Vision

Learn how to use the vision models supported by Together AI.

Meta announced Llama 3.2 and more specifically, two multimodal models:

For a limited time we're also offering a free model endpoint for Llama 3.2 Vision 11B named Llama-Vision-Free. Since this is a free endpoint, it has reduced rate limits compared to the paid Llama 3.2 Vision 11B, named Llama-3.2-11B-Vision-Instruct-Turbo

Here's how to get started with the Together API in a few lines of code.

Quickstart

1. Register for an account

First, register for an account to get an API key. New accounts come with $5 to get started.

Once you've registered, set your account's API key to an environment variable named TOGETHER_API_KEY:

export TOGETHER_API_KEY=xxxxx

2. Install your preferred library

Together provides an official library for Python:

pip install together

As well as an official library for TypeScript/JavaScript:

npm install together-ai

You can also call our HTTP API directly using any language you like.

3. Query the models via our API

In this example, we're giving it a picture of a trello board and asking the model to describe it to us.

from together import Together

client = Together()

getDescriptionPrompt = "You are a UX/UI designer. Describe the attached screenshot or UI mockup in detail. I will feed in the output you give me to a coding model that will attempt to recreate this mockup, so please think step by step and describe the UI in detail. Pay close attention to background color, text color, font size, font family, padding, margin, border, etc.
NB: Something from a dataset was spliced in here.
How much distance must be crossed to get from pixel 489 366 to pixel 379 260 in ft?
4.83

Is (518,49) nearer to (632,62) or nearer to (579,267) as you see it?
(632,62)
Match the colors and sizes exactly. Make sure to mention every part of the screenshot including any headers, footers, etc. Use the exact text from the screenshot."

imageUrl = "https://napkinsdev.s3.us-east-1.amazonaws.com/next-s3-uploads/d96a3145-472d-423a-8b79-bca3ad7978dd/trello-board.png"


stream = client.chat.completions.create(
    model="meta-llama/Llama-3.2-11B-Vision-Instruct-Turbo",
    messages=[
        {
            "role": "user",
            "content": [
                {"type": "text", "text": getDescriptionPrompt},
                {
                    "type": "image_url",
                    "image_url": {
                        "url": imageUrl,
                    },
                },
            ],
        }
    ],
    stream=True,
)

for chunk in stream:
    print(chunk.choices[0].delta.content or "", end="", flush=True)
import Together from "together-ai";

const together = new Together();

let getDescriptionPrompt = `You are a UX/UI designer. Describe the attached screenshot or UI mockup in detail. I will feed in the output you give me to a coding model that will attempt to recreate this mockup, so please think step by step and describe the UI in detail.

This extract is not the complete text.